# magazine feeding problems with my M&P



## rvl8 (Jun 4, 2008)

I was doing some shooting yesterday, white box winchester .40's 165g
each time I would shoot nine shots, and slide lock. I would eject the magazine and one round would remain in the magazine. I thought this was a fluke but it happened three more times in the same day. Also once, upon re-inserting the magazine, the slide released on it's own... this gun is only a few weeks ago, less then 5 magazines through it. its the compact version. This problem happened with both the flat-bottomed magazine and the pinkie grip magazine.


----------



## Baldy (Jun 21, 2006)

I would call S&W and see what they say. If you have to ship it back to the factory they will pay for it. Good luck.

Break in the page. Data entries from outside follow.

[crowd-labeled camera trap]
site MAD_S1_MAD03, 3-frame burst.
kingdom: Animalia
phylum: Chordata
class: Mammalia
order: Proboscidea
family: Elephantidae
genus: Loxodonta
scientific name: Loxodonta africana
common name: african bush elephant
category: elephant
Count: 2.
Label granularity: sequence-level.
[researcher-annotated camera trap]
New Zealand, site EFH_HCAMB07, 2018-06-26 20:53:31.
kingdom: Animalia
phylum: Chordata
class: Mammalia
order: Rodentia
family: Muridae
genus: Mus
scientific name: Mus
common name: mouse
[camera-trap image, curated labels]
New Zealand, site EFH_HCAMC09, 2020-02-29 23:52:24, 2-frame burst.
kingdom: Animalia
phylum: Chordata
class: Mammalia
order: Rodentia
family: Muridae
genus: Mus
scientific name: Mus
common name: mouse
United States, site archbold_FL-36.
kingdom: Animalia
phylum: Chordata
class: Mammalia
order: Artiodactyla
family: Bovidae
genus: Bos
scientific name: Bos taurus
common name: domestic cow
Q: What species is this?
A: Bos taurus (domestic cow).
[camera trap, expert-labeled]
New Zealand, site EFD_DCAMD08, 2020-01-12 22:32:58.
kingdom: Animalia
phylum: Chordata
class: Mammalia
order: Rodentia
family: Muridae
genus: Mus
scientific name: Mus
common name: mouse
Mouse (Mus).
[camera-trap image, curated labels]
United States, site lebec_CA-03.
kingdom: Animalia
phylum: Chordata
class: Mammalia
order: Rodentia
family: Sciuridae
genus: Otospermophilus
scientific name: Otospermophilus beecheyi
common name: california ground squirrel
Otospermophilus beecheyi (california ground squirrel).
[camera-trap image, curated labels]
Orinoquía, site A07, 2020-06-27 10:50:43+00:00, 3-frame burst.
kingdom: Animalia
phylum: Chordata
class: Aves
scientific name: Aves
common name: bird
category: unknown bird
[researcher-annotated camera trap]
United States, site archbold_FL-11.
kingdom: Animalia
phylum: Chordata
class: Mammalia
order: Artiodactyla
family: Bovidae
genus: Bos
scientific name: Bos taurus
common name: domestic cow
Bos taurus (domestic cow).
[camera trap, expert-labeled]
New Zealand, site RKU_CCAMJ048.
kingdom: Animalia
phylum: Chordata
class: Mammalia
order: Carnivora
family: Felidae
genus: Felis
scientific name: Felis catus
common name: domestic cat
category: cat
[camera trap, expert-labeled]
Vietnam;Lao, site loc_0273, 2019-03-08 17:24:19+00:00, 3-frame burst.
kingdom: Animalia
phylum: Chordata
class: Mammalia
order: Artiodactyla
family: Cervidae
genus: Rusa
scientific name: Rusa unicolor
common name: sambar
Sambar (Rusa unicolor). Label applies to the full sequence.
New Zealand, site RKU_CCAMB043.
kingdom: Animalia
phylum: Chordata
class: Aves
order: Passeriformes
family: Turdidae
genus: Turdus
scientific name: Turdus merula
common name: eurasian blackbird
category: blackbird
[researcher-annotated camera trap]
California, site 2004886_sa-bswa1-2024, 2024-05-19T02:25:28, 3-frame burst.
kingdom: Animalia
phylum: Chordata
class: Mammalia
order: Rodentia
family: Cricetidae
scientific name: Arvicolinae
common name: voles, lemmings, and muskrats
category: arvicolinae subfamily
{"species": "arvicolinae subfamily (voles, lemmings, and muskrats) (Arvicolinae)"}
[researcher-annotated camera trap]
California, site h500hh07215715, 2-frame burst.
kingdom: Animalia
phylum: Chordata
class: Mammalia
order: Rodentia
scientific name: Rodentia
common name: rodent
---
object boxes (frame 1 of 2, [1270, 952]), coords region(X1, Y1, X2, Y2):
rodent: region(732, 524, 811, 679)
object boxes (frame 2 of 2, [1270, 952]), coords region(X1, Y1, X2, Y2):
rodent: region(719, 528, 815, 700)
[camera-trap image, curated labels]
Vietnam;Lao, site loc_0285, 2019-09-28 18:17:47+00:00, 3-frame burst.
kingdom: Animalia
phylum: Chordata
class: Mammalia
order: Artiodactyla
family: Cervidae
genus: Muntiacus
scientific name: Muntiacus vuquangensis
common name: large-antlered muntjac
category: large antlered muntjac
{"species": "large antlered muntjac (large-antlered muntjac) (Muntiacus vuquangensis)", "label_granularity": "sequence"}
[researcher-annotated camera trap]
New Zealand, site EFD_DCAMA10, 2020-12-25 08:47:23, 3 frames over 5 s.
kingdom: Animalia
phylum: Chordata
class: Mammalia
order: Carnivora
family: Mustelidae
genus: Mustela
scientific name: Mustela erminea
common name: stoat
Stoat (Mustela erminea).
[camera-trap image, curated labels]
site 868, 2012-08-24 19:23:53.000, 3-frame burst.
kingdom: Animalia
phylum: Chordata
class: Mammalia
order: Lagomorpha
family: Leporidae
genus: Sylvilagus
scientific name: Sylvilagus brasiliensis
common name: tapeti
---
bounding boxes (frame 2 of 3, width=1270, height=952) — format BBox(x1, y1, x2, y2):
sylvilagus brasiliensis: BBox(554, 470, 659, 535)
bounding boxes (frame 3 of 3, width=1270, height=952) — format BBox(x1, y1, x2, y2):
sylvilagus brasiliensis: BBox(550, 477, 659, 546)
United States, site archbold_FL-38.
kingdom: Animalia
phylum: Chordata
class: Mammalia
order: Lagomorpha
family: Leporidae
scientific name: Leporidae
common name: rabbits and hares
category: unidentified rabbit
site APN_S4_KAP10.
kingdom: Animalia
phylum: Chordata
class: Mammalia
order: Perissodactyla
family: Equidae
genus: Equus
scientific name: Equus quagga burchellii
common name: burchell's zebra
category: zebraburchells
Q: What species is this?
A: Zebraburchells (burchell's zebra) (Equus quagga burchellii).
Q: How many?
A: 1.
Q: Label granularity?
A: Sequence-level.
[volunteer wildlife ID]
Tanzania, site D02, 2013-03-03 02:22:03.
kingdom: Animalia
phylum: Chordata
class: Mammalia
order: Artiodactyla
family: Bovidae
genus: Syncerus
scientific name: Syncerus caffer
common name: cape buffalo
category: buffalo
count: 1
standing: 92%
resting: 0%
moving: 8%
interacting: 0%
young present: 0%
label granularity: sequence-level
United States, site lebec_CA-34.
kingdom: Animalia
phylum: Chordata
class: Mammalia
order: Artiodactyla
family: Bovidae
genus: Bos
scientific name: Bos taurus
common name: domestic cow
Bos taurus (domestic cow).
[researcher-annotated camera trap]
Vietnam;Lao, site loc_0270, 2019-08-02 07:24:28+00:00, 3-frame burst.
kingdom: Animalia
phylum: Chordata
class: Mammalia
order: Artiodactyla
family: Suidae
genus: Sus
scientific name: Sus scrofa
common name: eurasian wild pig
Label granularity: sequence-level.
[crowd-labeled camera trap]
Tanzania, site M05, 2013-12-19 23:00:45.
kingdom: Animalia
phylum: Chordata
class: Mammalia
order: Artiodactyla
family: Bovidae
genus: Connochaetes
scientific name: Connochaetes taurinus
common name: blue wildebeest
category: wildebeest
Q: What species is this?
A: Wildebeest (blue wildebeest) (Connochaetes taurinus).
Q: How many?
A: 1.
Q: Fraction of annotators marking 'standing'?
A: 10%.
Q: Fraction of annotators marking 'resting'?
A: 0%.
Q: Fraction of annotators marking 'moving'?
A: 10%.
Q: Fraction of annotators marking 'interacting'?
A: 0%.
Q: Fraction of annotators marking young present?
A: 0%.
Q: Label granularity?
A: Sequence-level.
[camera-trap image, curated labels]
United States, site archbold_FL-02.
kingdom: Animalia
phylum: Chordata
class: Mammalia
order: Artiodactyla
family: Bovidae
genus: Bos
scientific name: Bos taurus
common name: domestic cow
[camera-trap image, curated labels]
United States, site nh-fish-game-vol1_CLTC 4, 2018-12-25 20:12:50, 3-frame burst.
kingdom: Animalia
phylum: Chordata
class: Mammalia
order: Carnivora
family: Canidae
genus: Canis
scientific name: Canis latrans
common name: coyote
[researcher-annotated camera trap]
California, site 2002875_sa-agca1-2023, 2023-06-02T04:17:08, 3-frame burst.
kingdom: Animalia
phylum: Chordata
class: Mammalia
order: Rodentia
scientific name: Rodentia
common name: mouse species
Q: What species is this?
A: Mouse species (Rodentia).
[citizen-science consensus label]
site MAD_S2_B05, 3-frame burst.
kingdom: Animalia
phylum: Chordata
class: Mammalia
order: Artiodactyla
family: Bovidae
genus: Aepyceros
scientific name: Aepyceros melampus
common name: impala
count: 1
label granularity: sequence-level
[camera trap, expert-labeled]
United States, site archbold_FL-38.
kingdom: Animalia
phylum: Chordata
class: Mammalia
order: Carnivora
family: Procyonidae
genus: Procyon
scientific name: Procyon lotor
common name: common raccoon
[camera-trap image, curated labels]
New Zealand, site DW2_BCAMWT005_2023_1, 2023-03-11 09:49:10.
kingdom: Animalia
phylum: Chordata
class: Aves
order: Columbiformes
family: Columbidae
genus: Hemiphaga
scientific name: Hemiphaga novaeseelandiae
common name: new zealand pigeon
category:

How can I get my S&W handgun repaired? 
Please contact our Customer Support Center for instructions on how to return your handgun for repair: 1-800-331-0852 (Inside USA) 8:00 a.m. to 8:00 p.m. Eastern Standard Time (Monday - Friday). Customers outside the USA may contact the International Warranty Service Center nearest you.


----------



## rvl8 (Jun 4, 2008)

called today, they're sending me a box to ship it out in. that was easy. a little too easy maybe. hopefully they'll fix it. researched this problem a bit and found its pretty common.


----------



## junkyardog (Feb 9, 2008)

Ditto here with my 40c. Just got it back from smith with a note saying barrel modification done. Haven't been to the range yet to check it out, just hope it is fixed, I don't like putting my guns in a box to ship away. And that is a bit unnerving to slap a mag in and have the slide release on its own.


----------



## rvl8 (Jun 4, 2008)

exactly. I spoke to the guy that gave me the NRA course, he's telling me I should get a 9mm for my first gun. He says with the correct defensive ammunition it can still have " stopping power " the .40 in this compact is pretty jumpy. I wonder if its possible to change the uppers out for a 9mm ? and new magazines. the trigger is a bit strange on this gun. I dont like that hinge


----------



## scorpiusdeus (Feb 7, 2007)

I just shot the M&P .40c Saturday and it did not feel jumpy at all to me. What impressed me most is how accurate it is.


----------



## rvl8 (Jun 4, 2008)

that's cool. mine was a complete animal, however. got a glock 26.:smt023


----------